### Stored dataset items
────
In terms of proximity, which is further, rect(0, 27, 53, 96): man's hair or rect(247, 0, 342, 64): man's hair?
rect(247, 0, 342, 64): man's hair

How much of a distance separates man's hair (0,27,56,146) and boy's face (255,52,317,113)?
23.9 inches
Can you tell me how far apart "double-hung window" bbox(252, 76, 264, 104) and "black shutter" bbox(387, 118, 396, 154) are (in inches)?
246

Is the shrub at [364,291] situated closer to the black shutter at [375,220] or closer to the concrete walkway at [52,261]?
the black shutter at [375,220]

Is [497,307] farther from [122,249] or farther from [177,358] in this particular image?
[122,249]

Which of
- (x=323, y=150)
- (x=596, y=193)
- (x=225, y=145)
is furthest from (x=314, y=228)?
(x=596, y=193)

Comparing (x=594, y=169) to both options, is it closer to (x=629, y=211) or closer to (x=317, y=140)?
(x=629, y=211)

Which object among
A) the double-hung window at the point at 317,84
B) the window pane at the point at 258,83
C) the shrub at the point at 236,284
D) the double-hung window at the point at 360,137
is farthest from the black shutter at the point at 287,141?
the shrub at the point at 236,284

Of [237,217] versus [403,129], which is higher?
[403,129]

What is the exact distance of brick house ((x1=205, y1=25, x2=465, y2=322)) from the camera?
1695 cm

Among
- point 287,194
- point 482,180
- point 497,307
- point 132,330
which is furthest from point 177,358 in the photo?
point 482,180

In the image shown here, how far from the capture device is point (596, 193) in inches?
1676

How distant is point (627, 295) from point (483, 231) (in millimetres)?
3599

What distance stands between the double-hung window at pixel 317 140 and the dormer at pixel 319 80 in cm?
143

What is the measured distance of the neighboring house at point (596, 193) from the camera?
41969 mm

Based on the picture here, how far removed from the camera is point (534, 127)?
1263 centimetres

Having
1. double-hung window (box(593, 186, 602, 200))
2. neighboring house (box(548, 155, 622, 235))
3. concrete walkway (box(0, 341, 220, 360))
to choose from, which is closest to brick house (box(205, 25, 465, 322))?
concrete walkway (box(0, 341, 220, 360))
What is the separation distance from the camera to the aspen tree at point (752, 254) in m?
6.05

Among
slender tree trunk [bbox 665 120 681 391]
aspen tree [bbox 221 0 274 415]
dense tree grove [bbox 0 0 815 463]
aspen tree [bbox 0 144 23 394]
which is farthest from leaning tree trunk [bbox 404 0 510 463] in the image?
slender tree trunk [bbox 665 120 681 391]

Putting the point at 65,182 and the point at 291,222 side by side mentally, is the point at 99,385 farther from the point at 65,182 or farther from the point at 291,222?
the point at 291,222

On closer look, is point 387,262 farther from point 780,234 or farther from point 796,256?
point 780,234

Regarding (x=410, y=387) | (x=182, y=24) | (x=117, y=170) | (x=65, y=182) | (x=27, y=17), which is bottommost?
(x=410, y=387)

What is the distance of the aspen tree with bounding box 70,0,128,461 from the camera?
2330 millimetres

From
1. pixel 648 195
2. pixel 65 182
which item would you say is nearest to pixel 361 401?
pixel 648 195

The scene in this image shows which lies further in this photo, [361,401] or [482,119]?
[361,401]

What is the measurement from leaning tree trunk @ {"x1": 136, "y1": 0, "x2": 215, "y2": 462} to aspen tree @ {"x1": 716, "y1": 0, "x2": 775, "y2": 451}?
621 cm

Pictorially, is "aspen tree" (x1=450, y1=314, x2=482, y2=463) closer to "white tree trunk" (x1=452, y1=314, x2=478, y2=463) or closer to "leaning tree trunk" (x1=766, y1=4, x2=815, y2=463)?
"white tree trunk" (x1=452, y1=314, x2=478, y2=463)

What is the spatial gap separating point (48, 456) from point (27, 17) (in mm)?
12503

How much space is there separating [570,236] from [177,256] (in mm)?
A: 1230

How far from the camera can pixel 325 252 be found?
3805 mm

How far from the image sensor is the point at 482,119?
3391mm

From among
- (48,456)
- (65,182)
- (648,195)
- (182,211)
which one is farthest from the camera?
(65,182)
────
### What is needed
Rewrite the records from the line containing "y1=4, x2=815, y2=463)?" through the end of the records, replacing "separating" with "dividing" and keeping everything else the same.

### Expected output
Pictorially, is "aspen tree" (x1=450, y1=314, x2=482, y2=463) closer to "white tree trunk" (x1=452, y1=314, x2=478, y2=463) or closer to "leaning tree trunk" (x1=766, y1=4, x2=815, y2=463)?
"white tree trunk" (x1=452, y1=314, x2=478, y2=463)

What is the spatial gap dividing point (48, 456) from point (27, 17) (in mm)?
12503

How much space is there dividing [570,236] from [177,256] (in mm)?
A: 1230

How far from the camera can pixel 325 252 be found?
3805 mm

How far from the image sensor is the point at 482,119?
3391mm

From among
- (48,456)
- (65,182)
- (648,195)
- (182,211)
which one is farthest from the camera?
(65,182)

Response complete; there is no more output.